A strong economy, bolstered by tax cuts and other pro-business policy shifts, gave a helping hand to real estate throughout the city.
The Brooklyn Navy Yard certainly felt possessed by the animal spirits as it capped off another strong year of leasing, filling up close to half a million square feet as its newly-renovated Building 77 nears full occupancy.
The Brooklyn Navy Yard Development Corporation, the city-owned enterprise that controls the once-dilapidated industrial hub, signed 57 leases in 2018 for a total of 480,000 s/f and a total of 883 jobs. Of those contracts, 19 represent new tenants.
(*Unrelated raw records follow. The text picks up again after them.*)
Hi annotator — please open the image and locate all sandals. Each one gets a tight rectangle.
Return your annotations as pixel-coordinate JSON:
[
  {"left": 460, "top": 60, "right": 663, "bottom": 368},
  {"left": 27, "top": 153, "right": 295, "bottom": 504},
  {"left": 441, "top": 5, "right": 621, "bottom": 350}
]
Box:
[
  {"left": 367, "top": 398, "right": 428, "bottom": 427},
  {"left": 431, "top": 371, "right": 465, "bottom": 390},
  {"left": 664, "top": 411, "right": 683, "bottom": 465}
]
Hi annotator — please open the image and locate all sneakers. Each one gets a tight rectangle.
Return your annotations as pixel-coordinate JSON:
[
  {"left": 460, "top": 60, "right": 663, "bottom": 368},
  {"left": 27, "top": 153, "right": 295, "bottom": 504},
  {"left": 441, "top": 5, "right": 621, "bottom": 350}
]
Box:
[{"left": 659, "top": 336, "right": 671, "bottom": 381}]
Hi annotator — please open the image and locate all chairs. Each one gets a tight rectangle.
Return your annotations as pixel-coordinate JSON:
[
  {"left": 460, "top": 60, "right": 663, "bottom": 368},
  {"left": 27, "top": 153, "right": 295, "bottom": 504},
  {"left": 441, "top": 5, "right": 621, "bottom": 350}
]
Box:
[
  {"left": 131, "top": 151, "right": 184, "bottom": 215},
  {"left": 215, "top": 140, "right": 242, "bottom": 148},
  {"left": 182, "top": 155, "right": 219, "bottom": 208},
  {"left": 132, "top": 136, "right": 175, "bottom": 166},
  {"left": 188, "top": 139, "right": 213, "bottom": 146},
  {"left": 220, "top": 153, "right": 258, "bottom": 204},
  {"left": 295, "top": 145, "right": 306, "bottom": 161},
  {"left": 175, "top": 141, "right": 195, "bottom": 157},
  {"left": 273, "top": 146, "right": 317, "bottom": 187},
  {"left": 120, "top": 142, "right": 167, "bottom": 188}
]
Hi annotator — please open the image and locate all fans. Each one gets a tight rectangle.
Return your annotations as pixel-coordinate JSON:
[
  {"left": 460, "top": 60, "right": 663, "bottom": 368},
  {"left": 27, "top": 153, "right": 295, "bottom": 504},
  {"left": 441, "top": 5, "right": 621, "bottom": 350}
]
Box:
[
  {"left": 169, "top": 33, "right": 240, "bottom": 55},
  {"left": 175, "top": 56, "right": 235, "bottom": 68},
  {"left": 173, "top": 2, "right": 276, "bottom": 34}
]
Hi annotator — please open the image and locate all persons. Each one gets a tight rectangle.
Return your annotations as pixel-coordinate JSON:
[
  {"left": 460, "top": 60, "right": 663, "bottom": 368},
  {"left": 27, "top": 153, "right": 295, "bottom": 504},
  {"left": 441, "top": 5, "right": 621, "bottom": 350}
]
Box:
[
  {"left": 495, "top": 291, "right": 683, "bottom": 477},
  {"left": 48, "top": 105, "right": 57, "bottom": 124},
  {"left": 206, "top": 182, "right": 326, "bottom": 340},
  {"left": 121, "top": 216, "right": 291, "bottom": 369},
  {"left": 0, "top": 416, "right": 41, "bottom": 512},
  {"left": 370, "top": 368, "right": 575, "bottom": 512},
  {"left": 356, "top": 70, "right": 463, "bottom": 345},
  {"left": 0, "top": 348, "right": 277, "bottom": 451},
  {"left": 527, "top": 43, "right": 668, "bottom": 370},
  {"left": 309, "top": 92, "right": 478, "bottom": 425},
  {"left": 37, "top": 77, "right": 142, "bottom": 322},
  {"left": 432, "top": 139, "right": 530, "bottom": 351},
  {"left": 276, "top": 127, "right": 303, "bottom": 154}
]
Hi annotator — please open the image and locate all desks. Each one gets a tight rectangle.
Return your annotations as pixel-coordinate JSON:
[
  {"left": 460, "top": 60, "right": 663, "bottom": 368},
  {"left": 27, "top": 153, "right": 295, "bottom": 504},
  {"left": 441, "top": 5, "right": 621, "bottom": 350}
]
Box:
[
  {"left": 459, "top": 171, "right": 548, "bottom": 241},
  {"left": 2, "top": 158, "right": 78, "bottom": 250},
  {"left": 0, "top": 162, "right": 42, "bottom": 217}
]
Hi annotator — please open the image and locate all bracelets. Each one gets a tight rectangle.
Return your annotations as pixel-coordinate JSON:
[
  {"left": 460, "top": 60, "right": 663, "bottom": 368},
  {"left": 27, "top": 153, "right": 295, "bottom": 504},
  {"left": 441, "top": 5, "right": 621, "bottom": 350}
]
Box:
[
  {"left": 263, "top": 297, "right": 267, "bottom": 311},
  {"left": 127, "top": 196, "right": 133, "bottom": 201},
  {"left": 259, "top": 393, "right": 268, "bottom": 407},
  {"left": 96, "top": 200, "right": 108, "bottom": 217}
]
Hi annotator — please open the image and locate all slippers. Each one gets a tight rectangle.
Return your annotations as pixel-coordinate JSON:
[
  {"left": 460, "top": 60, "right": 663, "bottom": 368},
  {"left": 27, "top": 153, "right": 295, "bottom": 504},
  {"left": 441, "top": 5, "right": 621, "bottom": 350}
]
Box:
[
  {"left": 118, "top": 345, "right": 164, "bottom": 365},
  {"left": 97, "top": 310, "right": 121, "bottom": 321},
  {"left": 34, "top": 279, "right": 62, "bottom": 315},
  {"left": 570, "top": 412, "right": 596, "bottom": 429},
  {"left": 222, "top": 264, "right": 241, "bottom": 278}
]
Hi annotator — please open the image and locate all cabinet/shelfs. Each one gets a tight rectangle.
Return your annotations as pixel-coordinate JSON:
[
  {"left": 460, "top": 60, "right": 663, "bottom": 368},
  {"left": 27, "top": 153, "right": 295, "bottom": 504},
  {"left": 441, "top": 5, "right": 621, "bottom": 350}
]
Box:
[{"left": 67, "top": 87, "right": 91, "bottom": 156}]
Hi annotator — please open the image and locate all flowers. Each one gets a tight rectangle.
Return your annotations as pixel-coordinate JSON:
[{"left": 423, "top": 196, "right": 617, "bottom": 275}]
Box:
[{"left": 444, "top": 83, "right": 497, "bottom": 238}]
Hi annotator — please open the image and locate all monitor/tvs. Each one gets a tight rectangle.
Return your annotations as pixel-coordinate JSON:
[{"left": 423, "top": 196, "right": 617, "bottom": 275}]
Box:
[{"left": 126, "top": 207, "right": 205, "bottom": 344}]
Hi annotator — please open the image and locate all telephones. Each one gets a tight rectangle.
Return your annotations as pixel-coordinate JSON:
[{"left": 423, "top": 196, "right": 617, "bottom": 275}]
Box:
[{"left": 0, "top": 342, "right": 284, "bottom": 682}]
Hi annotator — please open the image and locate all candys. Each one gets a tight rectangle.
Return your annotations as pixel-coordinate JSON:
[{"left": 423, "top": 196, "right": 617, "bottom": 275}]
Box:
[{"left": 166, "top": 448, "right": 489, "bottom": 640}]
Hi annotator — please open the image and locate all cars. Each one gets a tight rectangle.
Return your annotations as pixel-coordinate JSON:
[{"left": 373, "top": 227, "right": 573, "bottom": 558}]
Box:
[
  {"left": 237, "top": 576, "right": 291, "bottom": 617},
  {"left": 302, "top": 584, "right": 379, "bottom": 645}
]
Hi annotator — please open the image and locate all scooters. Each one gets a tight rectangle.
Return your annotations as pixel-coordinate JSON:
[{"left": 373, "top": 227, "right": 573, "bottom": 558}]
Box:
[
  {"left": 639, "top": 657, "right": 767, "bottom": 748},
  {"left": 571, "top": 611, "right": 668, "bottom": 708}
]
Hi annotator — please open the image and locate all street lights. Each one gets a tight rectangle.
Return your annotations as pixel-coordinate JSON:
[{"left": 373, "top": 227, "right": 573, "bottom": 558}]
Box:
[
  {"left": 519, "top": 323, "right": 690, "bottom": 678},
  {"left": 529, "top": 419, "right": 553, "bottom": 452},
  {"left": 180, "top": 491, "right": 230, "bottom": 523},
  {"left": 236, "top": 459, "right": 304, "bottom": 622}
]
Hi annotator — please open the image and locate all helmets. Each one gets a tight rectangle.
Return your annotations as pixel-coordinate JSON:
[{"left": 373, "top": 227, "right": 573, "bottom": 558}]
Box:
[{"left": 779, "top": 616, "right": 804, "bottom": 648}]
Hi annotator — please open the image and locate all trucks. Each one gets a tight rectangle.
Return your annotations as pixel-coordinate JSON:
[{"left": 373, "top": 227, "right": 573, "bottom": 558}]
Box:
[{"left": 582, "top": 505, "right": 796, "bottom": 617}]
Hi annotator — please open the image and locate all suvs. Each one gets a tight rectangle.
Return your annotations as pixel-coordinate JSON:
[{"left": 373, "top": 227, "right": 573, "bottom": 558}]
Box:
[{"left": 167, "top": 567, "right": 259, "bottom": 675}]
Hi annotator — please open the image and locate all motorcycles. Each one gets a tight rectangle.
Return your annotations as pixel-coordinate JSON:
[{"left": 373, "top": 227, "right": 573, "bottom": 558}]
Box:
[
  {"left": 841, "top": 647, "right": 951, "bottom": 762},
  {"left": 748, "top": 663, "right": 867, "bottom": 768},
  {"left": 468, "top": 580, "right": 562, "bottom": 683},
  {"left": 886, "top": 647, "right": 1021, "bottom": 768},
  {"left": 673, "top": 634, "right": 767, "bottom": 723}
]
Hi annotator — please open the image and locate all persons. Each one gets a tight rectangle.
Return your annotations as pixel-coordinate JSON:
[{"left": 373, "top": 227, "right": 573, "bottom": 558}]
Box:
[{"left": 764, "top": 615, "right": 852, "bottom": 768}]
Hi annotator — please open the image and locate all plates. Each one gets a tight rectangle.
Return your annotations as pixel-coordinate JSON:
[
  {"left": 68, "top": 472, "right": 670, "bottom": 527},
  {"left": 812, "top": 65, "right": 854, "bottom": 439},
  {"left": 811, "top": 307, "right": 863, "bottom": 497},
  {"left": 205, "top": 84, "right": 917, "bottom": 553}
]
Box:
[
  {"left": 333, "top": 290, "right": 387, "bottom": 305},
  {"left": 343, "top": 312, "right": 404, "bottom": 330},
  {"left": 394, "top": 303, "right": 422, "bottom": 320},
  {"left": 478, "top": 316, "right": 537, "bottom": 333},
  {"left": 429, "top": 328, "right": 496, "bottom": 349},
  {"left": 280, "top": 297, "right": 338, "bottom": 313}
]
“This continues the progress that we’ve been making over the last bunch of years,” David Ehrenberg, president and CEO of the Navy Yard, said. “It represents more jobs and companies in the growing high-end, high-tech manufacturing industry.
Deals excuted this year include a 4,000 s/f lease for jewelry-maker Rebel Designs; 10,000 s/f for Maribelle New York Chocolates and 13,400 s/f for Revivn, a tech hardware manufacturer, all in Building 77, the 1.1 million s/f, World War II-era office building that recently underwent a $185 million renovation. The building is now 85 percent leased.
Ehrenberg said the BNYDC focuses its leasing efforts on companies that will provide quality jobs that are accessible to local residents.
“We’re able to be a little bit picky with the tenants we bring in,” he said. “We’re less focused on the last dollar and the highest paying tenants, we’re more focused on the jobs they create.”
In addition to its new addition, Ehrenberg said the Navy Yard has also seen existing companies expand their operations, outfits such as Duggal Visual Solutions, which is expected to add another 75 employees.
Ehrenberg hopes to continue the expansion efforts at the Navy Yard next year when leasing at Dock 72—an office development by Rudin Management and Boston Properties opened this fall—get underway. Also on the horizon is Admirals Row, which will house a light manufacturing building developed by Steiner NYC and a Wegmans; the Green Manufacturing Center and an expanded Steiner Studios.
With all that new space coming to the market, Ehrenberg said he feels good about the Navy Yard’s prospects, even if the economy at large cools off.
“We don’t see things slowing down at all,” he said. “If anything, we see it speeding up, so we’re very confident. The economy will go up and down but we are confident.”